• TASK
Copy each line below exactly and leave the pictures out.

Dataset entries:
▬▬▬

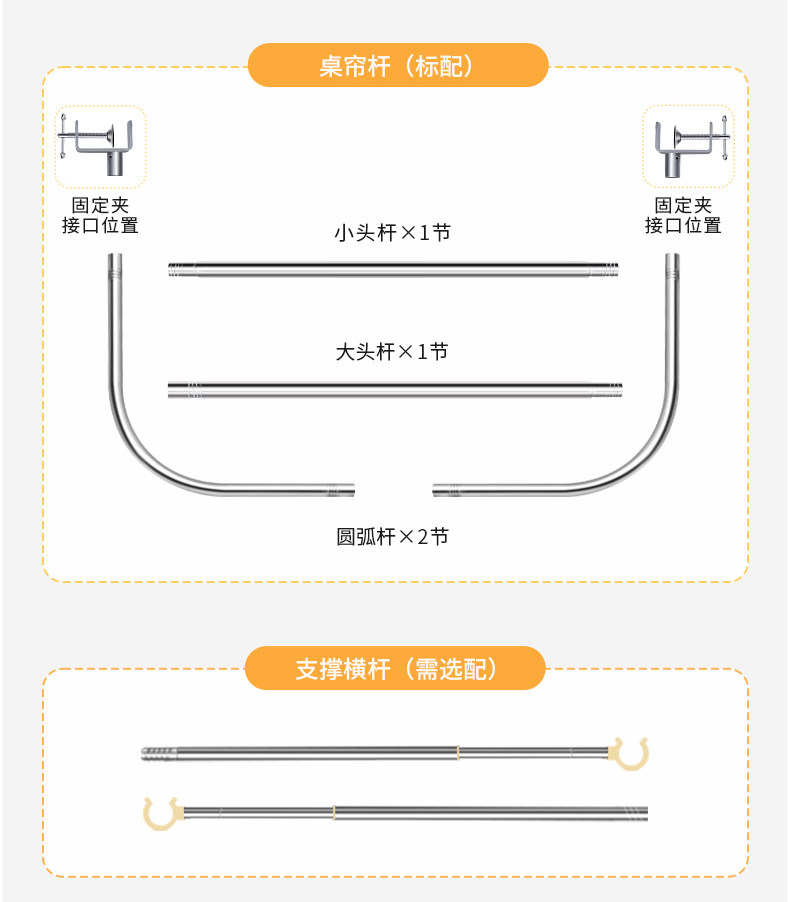 桌帘杆（标配）

固定夹
接口位置

固定夹
接口位置

小头杆×1节

大头杆×1节

圆弧杆×2节

支撑横杆（需选配）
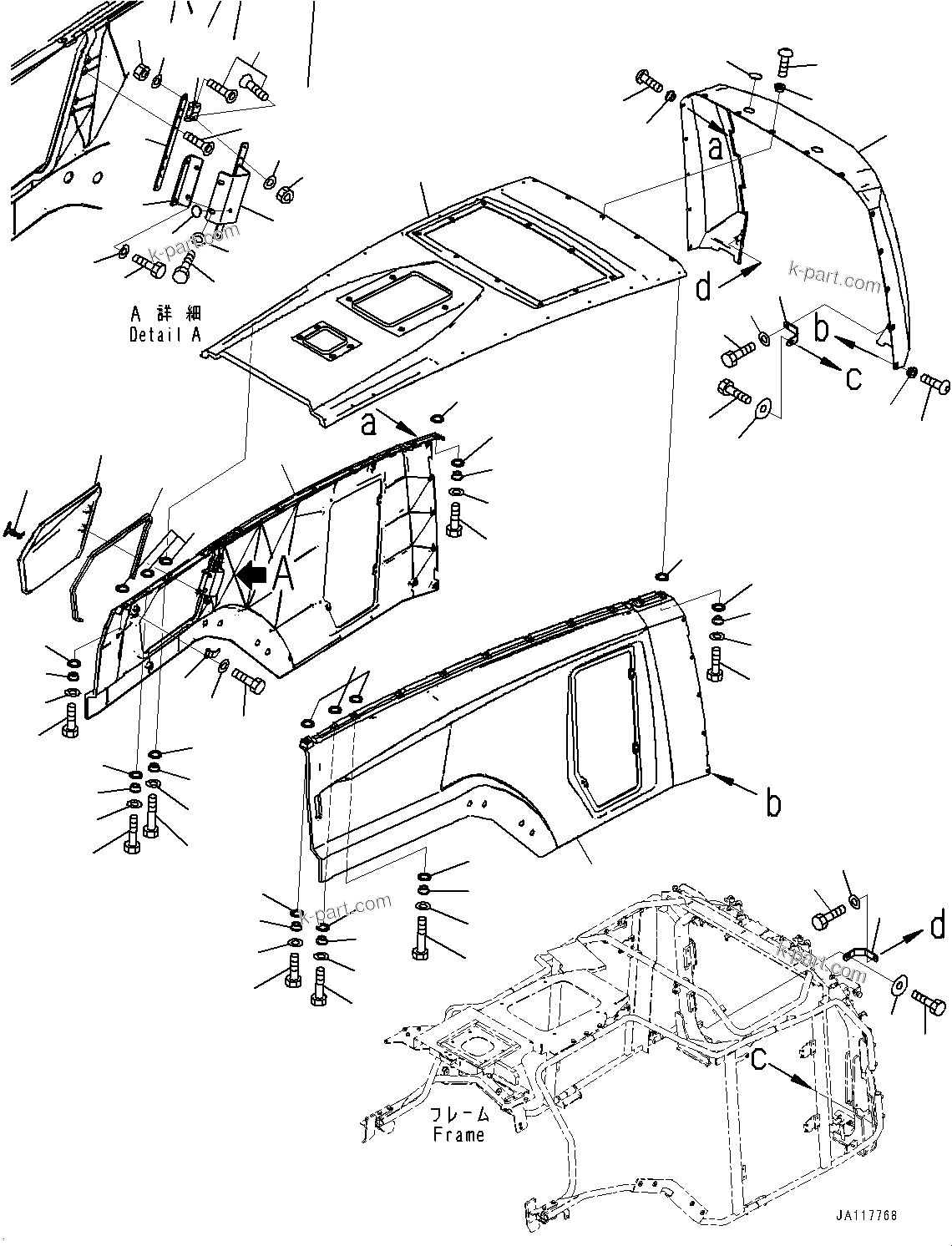 a
k-part.com
d
k-part.com
A 詳細
Detail A
b
c
a
A
b
k-part.com
d
k-part.com
c
フレーム
Frame
JA117768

▬▬▬

• RESULT FOR THIS TASK
 桌帘杆（标配）

固定夹
接口位置

固定夹
接口位置

小头杆×1节

大头杆×1节

圆弧杆×2节

支撑横杆（需选配）
 a
k-part.com
d
k-part.com
A 詳細
Detail A
b
c
a
A
b
k-part.com
d
k-part.com
c
フレーム
Frame
JA117768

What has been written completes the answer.